## INPUT DATA

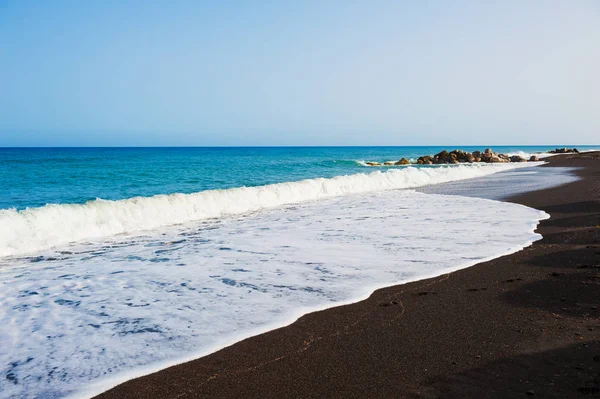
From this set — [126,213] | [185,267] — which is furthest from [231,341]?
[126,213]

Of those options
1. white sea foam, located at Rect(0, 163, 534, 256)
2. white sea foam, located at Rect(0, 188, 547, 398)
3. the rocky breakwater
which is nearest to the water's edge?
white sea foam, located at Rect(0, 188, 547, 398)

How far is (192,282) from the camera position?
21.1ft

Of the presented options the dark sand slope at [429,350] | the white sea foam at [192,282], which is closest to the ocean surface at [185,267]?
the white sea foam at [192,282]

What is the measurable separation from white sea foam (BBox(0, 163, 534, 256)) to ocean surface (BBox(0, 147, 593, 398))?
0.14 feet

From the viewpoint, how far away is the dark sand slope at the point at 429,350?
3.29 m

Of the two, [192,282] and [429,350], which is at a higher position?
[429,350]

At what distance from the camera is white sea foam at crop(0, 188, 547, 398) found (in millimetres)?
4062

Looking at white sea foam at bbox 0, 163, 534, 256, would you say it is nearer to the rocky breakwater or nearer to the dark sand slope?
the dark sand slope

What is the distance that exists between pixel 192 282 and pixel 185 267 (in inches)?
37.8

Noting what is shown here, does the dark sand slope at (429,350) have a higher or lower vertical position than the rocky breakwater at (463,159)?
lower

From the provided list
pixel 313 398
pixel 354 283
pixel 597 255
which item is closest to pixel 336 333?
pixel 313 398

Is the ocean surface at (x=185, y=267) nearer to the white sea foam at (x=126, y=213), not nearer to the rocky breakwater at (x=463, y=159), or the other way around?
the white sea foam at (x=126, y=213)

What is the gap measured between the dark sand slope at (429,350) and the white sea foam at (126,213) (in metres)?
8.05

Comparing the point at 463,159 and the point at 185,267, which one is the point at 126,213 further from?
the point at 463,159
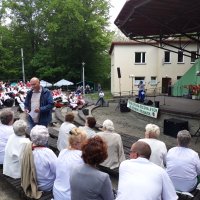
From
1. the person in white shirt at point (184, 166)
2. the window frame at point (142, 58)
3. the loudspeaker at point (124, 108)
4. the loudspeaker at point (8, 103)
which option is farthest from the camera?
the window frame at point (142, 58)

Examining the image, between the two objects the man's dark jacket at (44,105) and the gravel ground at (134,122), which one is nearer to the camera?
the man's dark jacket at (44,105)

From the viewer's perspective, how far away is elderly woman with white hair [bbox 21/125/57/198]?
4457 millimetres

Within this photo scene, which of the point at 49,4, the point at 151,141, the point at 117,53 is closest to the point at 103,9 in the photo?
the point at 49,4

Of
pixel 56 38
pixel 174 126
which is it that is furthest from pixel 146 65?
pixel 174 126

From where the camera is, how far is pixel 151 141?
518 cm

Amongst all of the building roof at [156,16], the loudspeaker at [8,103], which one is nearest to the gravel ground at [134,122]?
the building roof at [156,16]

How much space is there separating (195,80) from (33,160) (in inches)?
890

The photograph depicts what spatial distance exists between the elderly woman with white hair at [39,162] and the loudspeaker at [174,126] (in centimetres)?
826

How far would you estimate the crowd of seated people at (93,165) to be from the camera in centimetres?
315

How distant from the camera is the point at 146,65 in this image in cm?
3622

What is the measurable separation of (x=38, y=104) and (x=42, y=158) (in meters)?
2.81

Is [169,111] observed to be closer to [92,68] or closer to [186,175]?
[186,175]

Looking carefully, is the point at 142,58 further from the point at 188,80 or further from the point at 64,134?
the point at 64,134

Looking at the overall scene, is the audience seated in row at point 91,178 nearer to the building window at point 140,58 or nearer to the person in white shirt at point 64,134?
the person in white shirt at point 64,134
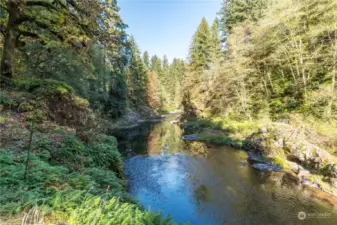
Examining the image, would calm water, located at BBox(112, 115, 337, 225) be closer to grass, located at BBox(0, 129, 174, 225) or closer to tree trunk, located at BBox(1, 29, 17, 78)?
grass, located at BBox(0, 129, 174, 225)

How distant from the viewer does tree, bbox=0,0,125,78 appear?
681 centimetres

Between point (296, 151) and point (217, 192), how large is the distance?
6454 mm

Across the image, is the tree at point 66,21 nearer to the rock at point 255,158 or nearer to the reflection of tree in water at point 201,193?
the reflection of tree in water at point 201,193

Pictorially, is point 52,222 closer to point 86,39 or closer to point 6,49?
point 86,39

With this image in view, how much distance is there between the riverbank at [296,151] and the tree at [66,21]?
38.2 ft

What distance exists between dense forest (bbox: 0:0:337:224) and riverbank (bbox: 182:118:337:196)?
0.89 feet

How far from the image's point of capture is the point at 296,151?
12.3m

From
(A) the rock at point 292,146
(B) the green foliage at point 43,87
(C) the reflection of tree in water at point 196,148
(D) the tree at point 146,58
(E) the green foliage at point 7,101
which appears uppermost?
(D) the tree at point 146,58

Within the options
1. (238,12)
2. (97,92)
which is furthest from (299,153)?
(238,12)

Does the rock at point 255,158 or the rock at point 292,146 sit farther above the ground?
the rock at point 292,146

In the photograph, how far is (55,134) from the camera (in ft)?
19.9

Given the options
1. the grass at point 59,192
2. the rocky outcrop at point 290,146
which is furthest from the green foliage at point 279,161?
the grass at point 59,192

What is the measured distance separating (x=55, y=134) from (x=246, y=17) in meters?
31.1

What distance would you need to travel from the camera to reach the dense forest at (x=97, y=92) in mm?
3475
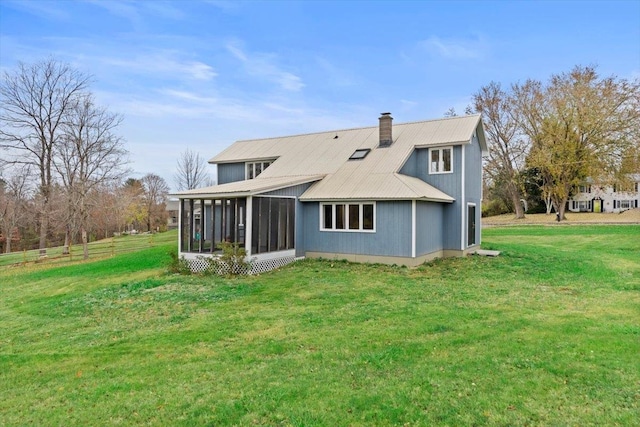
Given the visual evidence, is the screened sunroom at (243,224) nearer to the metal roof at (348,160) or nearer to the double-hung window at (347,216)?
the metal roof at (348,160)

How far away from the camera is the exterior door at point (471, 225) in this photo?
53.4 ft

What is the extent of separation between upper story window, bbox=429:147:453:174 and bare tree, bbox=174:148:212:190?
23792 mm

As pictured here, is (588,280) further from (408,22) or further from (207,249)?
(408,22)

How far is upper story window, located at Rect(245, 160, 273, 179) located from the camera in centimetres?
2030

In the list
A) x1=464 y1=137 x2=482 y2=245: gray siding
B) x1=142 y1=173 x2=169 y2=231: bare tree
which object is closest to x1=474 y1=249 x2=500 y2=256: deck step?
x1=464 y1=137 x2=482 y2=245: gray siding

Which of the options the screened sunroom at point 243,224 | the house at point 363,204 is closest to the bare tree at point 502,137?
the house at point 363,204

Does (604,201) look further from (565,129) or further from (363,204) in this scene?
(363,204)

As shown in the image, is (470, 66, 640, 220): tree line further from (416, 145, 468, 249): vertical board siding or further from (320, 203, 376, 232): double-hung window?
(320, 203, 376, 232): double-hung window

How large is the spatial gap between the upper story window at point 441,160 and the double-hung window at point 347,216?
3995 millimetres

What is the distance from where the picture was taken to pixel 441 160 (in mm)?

## WHAT THE EXERCISE ASKS
Reproduce the listing above exactly, excluding all pictures.

## IN RESPONSE
From this set — [126,213] | [185,267] — which is furthest from [231,341]?
[126,213]

Of those options
1. white sea foam, located at Rect(0, 163, 534, 256)
2. white sea foam, located at Rect(0, 188, 547, 398)
3. the rocky breakwater
which is nearest to the water's edge?
white sea foam, located at Rect(0, 188, 547, 398)

How far is (192,282) from the camera position?
21.1ft

Of the presented options the dark sand slope at [429,350] | the white sea foam at [192,282], which is closest to the ocean surface at [185,267]?
the white sea foam at [192,282]

What is the measurable separation from white sea foam (BBox(0, 163, 534, 256)) to ocean surface (BBox(0, 147, 593, 398))?
0.14 feet

From the viewpoint, how far away is the dark sand slope at the point at 429,350?
3.29 m

Of the two, [192,282] and [429,350], which is at a higher position?
[429,350]

At what distance from the camera is white sea foam at crop(0, 188, 547, 398) found (in millimetres)?
4062

Looking at white sea foam at bbox 0, 163, 534, 256, would you say it is nearer to the rocky breakwater or nearer to the dark sand slope?
the dark sand slope

What is the distance that exists between pixel 192 282 and pixel 185 267 (in inches)?
37.8

Noting what is shown here, does the dark sand slope at (429,350) have a higher or lower vertical position than the rocky breakwater at (463,159)?
lower

From the provided list
pixel 313 398
pixel 354 283
pixel 597 255
which item is closest to pixel 336 333?
pixel 313 398

Is the ocean surface at (x=185, y=267) nearer to the white sea foam at (x=126, y=213), not nearer to the rocky breakwater at (x=463, y=159), or the other way around?
the white sea foam at (x=126, y=213)

What is the gap measured between the dark sand slope at (429,350) and the white sea foam at (126,213) (in metres)?
8.05

Comparing the point at 463,159 and the point at 185,267, which one is the point at 126,213 further from?
the point at 463,159
From
1. the person in white shirt at point (184, 166)
2. the window frame at point (142, 58)
3. the loudspeaker at point (124, 108)
4. the loudspeaker at point (8, 103)
which option is farthest from the camera?
the window frame at point (142, 58)

Examining the image, between the two objects the man's dark jacket at (44,105) and the gravel ground at (134,122), which one is nearer to the camera?
the man's dark jacket at (44,105)

From the viewer's perspective, how far away is elderly woman with white hair [bbox 21/125/57/198]?
4457 millimetres

Within this photo scene, which of the point at 49,4, the point at 151,141, the point at 117,53 is closest to the point at 103,9 in the photo?
the point at 49,4

Of
pixel 56 38
pixel 174 126
which is it that is furthest from pixel 146 65?
pixel 174 126

From where the camera is, how far is pixel 151 141?
518 cm

Amongst all of the building roof at [156,16], the loudspeaker at [8,103], which one is nearest to the gravel ground at [134,122]?
the building roof at [156,16]

How much space is there separating (195,80) from (33,160) (in inches)?
890

The photograph depicts what spatial distance exists between the elderly woman with white hair at [39,162] and the loudspeaker at [174,126] (in centimetres)?
826

How far would you estimate the crowd of seated people at (93,165) to be from the camera in centimetres?
315

How distant from the camera is the point at 146,65 in this image in cm?
3622

What is the measurable separation of (x=38, y=104) and (x=42, y=158) (in meters)?
2.81

Is [169,111] observed to be closer to [92,68] or closer to [186,175]?
[186,175]

Looking carefully, is the point at 142,58 further from the point at 188,80 or further from the point at 64,134?
the point at 64,134

Looking at the overall scene, is the audience seated in row at point 91,178 nearer to the building window at point 140,58 or nearer to the person in white shirt at point 64,134?
the person in white shirt at point 64,134
Examining the image, would calm water, located at BBox(112, 115, 337, 225) be closer to grass, located at BBox(0, 129, 174, 225) or closer to tree trunk, located at BBox(1, 29, 17, 78)?
grass, located at BBox(0, 129, 174, 225)

How distant from the viewer does tree, bbox=0,0,125,78 appear?
681 centimetres

Between point (296, 151) and point (217, 192), how large is the distance?
6454 mm

Across the image, is the tree at point 66,21 nearer to the rock at point 255,158 or nearer to the reflection of tree in water at point 201,193?
the reflection of tree in water at point 201,193

Pictorially, is point 52,222 closer to point 86,39 or closer to point 6,49?
point 86,39

With this image in view, how much distance is there between the riverbank at [296,151] and the tree at [66,21]?
38.2 ft

What distance exists between dense forest (bbox: 0:0:337:224) and riverbank (bbox: 182:118:337:196)?
0.89 feet

How far from the image's point of capture is the point at 296,151?
12.3m

From
(A) the rock at point 292,146
(B) the green foliage at point 43,87
(C) the reflection of tree in water at point 196,148
(D) the tree at point 146,58
(E) the green foliage at point 7,101
which appears uppermost?
(D) the tree at point 146,58

Within the options
1. (238,12)
2. (97,92)
which is furthest from (299,153)?
(238,12)

Does the rock at point 255,158 or the rock at point 292,146 sit farther above the ground?
the rock at point 292,146

In the photograph, how far is (55,134) from the camera (in ft)?
19.9

Given the options
1. the grass at point 59,192
2. the rocky outcrop at point 290,146
which is furthest from the green foliage at point 279,161?
the grass at point 59,192

What is the measured distance separating (x=55, y=134) from (x=246, y=17) in meters?
31.1

What distance would you need to travel from the camera to reach the dense forest at (x=97, y=92) in mm?
3475
Given the visual evidence, is the screened sunroom at (243,224) nearer to the metal roof at (348,160) or nearer to the double-hung window at (347,216)?
the metal roof at (348,160)

How far away from the camera is the exterior door at point (471, 225) in this photo?
53.4 ft

What is the extent of separation between upper story window, bbox=429:147:453:174 and bare tree, bbox=174:148:212:190?
23792 mm

As pictured here, is (588,280) further from (408,22) or further from (207,249)?
(408,22)

How far is upper story window, located at Rect(245, 160, 273, 179) located from the camera in centimetres?
2030

In the list
A) x1=464 y1=137 x2=482 y2=245: gray siding
B) x1=142 y1=173 x2=169 y2=231: bare tree
which object is closest to x1=474 y1=249 x2=500 y2=256: deck step?
x1=464 y1=137 x2=482 y2=245: gray siding

Which of the options the screened sunroom at point 243,224 | the house at point 363,204 is closest to the bare tree at point 502,137?
the house at point 363,204

Does (604,201) look further from (565,129) or further from (363,204) in this scene?
(363,204)

As shown in the image, is (470, 66, 640, 220): tree line further from (416, 145, 468, 249): vertical board siding or further from (320, 203, 376, 232): double-hung window?
(320, 203, 376, 232): double-hung window

How large is the spatial gap between the upper story window at point 441,160 and the double-hung window at point 347,216?
3995 millimetres

What is the distance from where the picture was taken to pixel 441 160 (in mm)?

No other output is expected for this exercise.